Он поднялся – и при этом обронил зажигалку, которую только что, прикуривая, положил не в карман, а на колени. Зажег фонарик, чтобы найти ее в куче хвои. Лучик машинально скользнул по носкам стоявших рядом... Здрасте! Это еще что? Он же лично еще в гостиничном холле у всех проверил обувь. Неужели этот оболтус Менахем, сын Моше Гамарника, не поленился и побежал в номер переобуваться? Зачем? Да и сам Моше молодец – знает, что у него чадо с прибабахом, а проследить за ним не может.
– И в этом ты собираешься скакать по ущельям? – ехидно спросил он, заглядывая в глаза высоченному Менахему, обладателю больших растопыренных ушей, больших, явно созданных для того, чтобы шлепать, губ и длинных нечесаных волос.
– А чего? – спросил парень, отправив свой взор следом за взором рава Хаима вниз, туда, где в стареньких сандалиях застыли его босые ступни с пухлыми пальцами.
– А того, – жестко сказал рав Хаим. – Какой у тебя размер ноги?
– Сорок шестой, – непонимающе пробасил парень.
– Ой-вэй! – сказал рав Хаим. Он даже не знал, что такой размер бывает. Ну у кого в Элон Море могут быть такие слоновьи ноги? Тут не поселенец, а снежный человек нужен.
– А ты с брюками не перепутал? – сочувственно спросил Арье но, взглянув на телеса Менахема, сам себе ответил, что нет, непохоже.
– У меня сорок пятый, – вмешался здоровяк Цви Кушнер.
– И что, у тебя есть лишняя пара кроссовок?
– Не-е-е, – протянул Цви. – Могу сандалии одолжить.
– Сандалии у него свои есть, – с досадой отрезал рав Хаим. – На черта они нужны, ваши сандалии? Он после первой же колючки станет таким же мобильным, как его рюкзак.

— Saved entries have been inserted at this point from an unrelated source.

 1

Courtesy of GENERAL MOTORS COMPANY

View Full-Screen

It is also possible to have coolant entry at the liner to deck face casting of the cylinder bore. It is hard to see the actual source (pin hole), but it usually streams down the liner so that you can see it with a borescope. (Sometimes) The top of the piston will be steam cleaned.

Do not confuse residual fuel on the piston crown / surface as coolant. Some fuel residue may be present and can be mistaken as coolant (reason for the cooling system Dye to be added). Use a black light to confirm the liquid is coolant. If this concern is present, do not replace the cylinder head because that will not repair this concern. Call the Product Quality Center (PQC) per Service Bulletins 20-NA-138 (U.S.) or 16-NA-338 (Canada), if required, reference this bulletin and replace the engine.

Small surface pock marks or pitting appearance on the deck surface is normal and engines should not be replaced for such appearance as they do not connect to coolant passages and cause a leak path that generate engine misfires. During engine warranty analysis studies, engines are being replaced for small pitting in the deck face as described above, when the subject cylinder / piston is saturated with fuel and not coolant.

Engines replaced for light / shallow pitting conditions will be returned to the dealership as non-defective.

Только что в пять раз тяжелее.
– Здесь в Элон Море русский есть один, рыжий такой, – задумчиво проговорил Цви. – Здоровенный! Может, у него ноги тоже здоровенные?
– Русский? Рыжий?
– Так это, наверно, Марик! – отреагировал Арье, когда рав Хаим по сотовому телефону изложил ему суть проблемы. – Сейчас я ему позвоню.
– Сейчас одиннадцать! Он спит, наверно.
– Разбужу, – спокойно ответил Арье.
Все-таки понять русских могут только русские.
– Вот кроссовки, – объявил через двадцать минут Арье, орлиной тенью выросший в темноте, слегка разбавленной лунным светом. – Только они сорок четвертый.
Луна, найдя удачную лазейку между соснами, осветила губастую физиономию Менахема, скривившуюся при мысли о том, что кто-то еще шьет обувь для всяких птичьих лапок, но рав Хаим рявкнул:
– Надевай!
– А м-может... – начал было мямлить Менахем...
– Не может! – рубанул рав Хаим.
Как и следовало ожидать, кроссовки оставшегося за кулисами Марика подходили Менахему, как Золушкин башмачок – ее сестрам. Сошлись на том, что покамест он будет идти в сандалиях, но кроссовки понесет в рюкзаке и на первом же сложном или поросшем колючками участке безропотно их наденет.
– Ладно, – смирился с неизбежным юный Гамарник, решив, должно быть, что в предыдущем своем воплощении, когда-то во времена маранов и инквизиции, недорасплатился за свои грехи посредством испанского сапога, и вот теперь придется отдуваться.